Complete List of the Trump Campaign’s Promises to Israel [The Jewish Press]
The Jewish Press has published a list of the pledges that President-Elect Donald Trump made during his presidential campaign. The article features a joint statement from Jason Dov Greenblatt and David Friedman, Co-Chairmen of the Israel Advisory Committee to Donald J. Trump.
In Israel, Pro-Settlement Advocates and Rivals of Two-State Solution Are Emboldened by Trump Victory [Los Angeles Times]
According to journalist Joshua Mitnick, “Israelis who support settlement expansion in the West Bank hailed Donald Trump’s election victory, calling it a milestone that offers Israel’s right-wing government a chance to permanently block a two-state solution with the Palestinians. ‘The victory of Trump is a huge opportunity for Israel to immediately announce that it renounces the idea of establishing Palestine in the heart of the country,’ said Israeli Education Minister Naftali Bennett, the leader of the pro-settler Jewish Home party. ‘The era of the Palestinian state is over.’”
Trump Adviser: New President Won’t Force Israeli-Palestinian Peace [Times of Israel]
One of President-Elect Donald Trump’s top advisers says the new administration will try to solve the Israeli-Palestinian conflict, but without pushing an agreement on either side. “I think he’s going to support Israel in a way it hasn’t been supported in the Obama administration,” Jason Dov Greenblatt told The Times of Israel, as the dust settled from Trump’s shocking victory hours earlier.
Obama’s Last Chance of Ending Israeli Occupation [Al-Monitor]

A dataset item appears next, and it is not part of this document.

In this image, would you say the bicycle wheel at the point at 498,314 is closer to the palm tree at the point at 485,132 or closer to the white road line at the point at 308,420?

Al-Monitor’s Akiva Eldar writes that, “The central question concerning politicians and pundits in Israel and the occupied territories these days is what [happens now that] the US presidential election [is over]. What will happen in the transition period starting Nov. 9 and ending with the changing of the guard at the White House on Jan. 20, 2017? Will President Barack Obama veto the UN Security Council resolution recognizing a Palestinian state, or will he make do with yet another speech rebuking Israel? Or perhaps he will prefer a UN vote condemning the Jewish settlements? Either way, any decision Obama makes will have far-reaching implications for millions of people in the Middle East.”